----- Source document -----

# Week 5 - Vector Space Model (VSM) and Topic Modeling

Over the next weeks, we are going to re-implement Sherin's algorithm and apply it to the text data we've been working on last week! Here's our roadmap:

**Week 5 - data cleaning**
1. import the data
2. clean the data (e.g., remopve stop words, punctuation, etc.)
3. build a vocabulary for the dataset
4. create chunks of 100 words, with a 25-words overlap
5. create a word count matrix, where each chunk of a row and each column represents a word

**Week 6 - vectorization and linear algebra**
6. Dampen: weight the frequency of words (1 + log[count])
7. Scale: Normalize weighted frequency of words
8. Direction: compute deviation vectors

**Week 7 - Clustering**
9. apply different unsupervised machine learning algorithms
    * figure out how many clusters we want to keep
    * inspect the results of the clustering algorithm

**Week 8 - Visualizing the results**
10. create visualizations to compare documents

In [81]:
# in python code, our goal is to recreate the steps above as functions
# so that we can just one line to run topic modeling on a list of 
# documents: 
def ExtractTopicsVSM(documents, numTopics):
    ''' this functions takes in a list of documents (strings), 
        runs topic modeling (as implemented by Sherin, 2013)
        and returns the clustering results, the matrix used 
        for clustering a visualization '''
    
    # step 2: clean up the documents
    documents = clean_list_of_documents(documents)
    
    # step 3: let's build the vocabulary of these docs
    vocabulary = get_vocabulary(documents)
    
    # step 4: we build our list of 100-words overlapping fragments
    documents = flatten_and_overlap(documents)
    
    # step 5: we convert the chunks into a matrix
    matrix = docs_by_words_matrix(documents, vocabulary)
    
    # step 6: we weight the frequency of words (count = 1 + log(count))
    matrix = one_plus_log_mat(matrix, documents, vocabulary)
    
    # step 7: we normalize the matrix
    matrix = normalize(matrix)
    
    # step 8: we compute deviation vectors
    matrix = transform_deviation_vectors(matrix, documents)
    
    # step 9: we apply a clustering algorithm to find topics
    results_clustering = cluster_matrix(matrix)
    
    # step 10: we create a visualization of the topics
    visualization = visualize_clusters(results_clustering, vocabulary)
    
    # finally, we return the clustering results, the matrix, and a visualization
    return results_clustering, matrix, visualization

## Step 1 - Data Retrieval

In [85]:
# 1) using glob, find all the text files in the "Papers" folder
# Hint: refer to last week's notebook

import glob 

for filename in glob.glob(r'C:\Users\Jazib Zahir\Documents\GitHub\S435-Week5\week5-vsm-1-jzahir\Papers\*.txt'):
    print(filename)

----- Supplied entries -----

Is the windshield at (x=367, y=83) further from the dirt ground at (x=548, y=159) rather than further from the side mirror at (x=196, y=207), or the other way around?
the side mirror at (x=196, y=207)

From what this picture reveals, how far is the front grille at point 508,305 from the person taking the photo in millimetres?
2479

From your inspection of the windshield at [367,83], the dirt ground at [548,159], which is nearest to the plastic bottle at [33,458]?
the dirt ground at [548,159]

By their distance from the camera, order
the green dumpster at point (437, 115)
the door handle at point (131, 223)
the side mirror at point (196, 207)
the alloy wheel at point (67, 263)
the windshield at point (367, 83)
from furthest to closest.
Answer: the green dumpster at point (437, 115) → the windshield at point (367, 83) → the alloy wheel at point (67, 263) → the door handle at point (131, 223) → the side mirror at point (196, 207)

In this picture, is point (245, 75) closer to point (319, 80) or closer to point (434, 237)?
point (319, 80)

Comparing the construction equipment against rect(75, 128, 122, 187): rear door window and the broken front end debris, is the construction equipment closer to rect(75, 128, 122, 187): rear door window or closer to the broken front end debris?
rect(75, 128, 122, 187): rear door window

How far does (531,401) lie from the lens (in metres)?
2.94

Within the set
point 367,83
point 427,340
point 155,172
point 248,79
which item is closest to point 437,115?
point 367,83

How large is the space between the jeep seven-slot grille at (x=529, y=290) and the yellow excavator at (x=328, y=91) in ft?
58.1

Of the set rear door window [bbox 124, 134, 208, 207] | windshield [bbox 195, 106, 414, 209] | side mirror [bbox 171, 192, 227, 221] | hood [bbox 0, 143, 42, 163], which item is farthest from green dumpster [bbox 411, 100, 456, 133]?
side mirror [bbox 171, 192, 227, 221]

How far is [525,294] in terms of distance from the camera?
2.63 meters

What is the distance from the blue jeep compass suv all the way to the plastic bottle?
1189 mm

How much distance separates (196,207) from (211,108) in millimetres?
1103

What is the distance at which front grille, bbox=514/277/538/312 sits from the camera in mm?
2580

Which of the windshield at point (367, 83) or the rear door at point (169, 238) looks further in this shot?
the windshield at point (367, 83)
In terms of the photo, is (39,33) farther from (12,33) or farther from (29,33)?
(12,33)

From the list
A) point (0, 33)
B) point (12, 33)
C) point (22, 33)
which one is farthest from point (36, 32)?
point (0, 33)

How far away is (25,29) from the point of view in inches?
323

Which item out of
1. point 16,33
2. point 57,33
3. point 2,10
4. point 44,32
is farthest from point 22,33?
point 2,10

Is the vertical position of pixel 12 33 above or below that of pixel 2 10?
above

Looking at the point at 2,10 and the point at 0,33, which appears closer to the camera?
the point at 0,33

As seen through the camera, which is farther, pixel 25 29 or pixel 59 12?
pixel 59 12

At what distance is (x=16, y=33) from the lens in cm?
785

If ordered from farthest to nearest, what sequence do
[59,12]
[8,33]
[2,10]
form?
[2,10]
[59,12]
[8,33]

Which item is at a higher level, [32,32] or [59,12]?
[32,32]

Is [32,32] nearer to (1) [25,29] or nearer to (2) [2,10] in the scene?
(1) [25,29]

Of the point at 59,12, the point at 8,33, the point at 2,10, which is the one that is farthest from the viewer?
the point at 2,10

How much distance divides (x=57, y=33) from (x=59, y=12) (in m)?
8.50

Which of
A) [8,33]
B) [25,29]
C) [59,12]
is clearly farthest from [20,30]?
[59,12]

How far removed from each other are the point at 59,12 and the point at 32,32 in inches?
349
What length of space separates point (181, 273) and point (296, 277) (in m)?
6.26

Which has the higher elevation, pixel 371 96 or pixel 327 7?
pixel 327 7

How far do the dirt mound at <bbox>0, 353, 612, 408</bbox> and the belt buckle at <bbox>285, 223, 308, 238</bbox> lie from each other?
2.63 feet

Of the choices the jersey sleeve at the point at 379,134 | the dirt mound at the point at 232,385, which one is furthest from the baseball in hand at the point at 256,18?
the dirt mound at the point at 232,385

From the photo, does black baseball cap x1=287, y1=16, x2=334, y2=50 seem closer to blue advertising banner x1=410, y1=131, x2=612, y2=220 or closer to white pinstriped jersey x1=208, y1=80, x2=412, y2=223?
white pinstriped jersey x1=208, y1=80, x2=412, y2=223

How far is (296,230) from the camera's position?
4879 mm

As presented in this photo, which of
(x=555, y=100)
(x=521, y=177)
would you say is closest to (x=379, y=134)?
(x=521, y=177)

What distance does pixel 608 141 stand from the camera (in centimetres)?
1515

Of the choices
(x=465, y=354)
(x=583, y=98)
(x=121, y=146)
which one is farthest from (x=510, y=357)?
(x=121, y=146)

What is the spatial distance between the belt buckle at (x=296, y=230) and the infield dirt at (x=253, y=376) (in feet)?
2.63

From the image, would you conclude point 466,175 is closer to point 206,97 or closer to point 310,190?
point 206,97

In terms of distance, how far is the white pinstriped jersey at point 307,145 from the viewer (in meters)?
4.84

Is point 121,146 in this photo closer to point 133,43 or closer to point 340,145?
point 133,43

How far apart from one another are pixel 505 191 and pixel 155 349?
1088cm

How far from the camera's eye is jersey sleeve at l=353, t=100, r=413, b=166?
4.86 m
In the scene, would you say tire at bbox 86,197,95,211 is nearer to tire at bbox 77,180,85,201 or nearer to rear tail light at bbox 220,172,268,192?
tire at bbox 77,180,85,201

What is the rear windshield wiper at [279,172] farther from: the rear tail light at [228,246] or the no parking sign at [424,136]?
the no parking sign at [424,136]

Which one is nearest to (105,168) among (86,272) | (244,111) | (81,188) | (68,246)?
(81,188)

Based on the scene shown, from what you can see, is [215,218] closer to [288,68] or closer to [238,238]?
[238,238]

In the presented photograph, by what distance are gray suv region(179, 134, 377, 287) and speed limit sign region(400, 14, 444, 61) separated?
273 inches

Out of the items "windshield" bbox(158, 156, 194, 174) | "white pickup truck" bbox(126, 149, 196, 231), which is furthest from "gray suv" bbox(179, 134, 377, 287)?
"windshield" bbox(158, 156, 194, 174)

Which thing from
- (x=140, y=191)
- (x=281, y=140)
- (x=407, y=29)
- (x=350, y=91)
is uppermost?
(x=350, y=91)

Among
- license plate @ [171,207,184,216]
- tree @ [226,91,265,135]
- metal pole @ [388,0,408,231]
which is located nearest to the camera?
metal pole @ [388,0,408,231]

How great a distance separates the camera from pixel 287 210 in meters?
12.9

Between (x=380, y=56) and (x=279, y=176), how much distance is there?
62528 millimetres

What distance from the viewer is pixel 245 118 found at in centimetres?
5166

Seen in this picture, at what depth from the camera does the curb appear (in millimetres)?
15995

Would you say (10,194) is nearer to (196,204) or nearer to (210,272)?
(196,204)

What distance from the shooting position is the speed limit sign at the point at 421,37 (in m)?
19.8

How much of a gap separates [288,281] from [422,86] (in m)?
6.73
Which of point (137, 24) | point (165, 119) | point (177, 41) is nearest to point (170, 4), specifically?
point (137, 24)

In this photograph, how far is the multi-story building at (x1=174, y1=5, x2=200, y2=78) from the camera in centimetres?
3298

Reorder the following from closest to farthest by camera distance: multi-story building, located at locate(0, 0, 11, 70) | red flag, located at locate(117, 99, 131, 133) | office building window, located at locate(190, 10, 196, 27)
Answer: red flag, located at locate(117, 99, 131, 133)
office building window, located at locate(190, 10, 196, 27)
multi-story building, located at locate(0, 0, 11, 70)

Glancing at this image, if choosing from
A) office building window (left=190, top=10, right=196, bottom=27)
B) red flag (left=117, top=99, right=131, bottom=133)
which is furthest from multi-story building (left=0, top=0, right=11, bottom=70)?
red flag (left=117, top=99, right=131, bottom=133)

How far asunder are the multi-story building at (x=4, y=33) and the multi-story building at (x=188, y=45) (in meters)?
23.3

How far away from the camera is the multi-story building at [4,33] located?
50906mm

-----

● **Exercise directions**:
Summarize the Week 5 notebook in two sentences. These items come from a separate source.

● **Task solution**:
The Week 5 notebook lays out a four-week plan for re-implementing Sherin's topic modeling algorithm on text data: data cleaning, then vectorization and linear algebra, then clustering, then visualizing the results. It sketches the whole process as a single Python function, ExtractTopicsVSM, and starts the first step by using glob to find the text files in a "Papers" folder.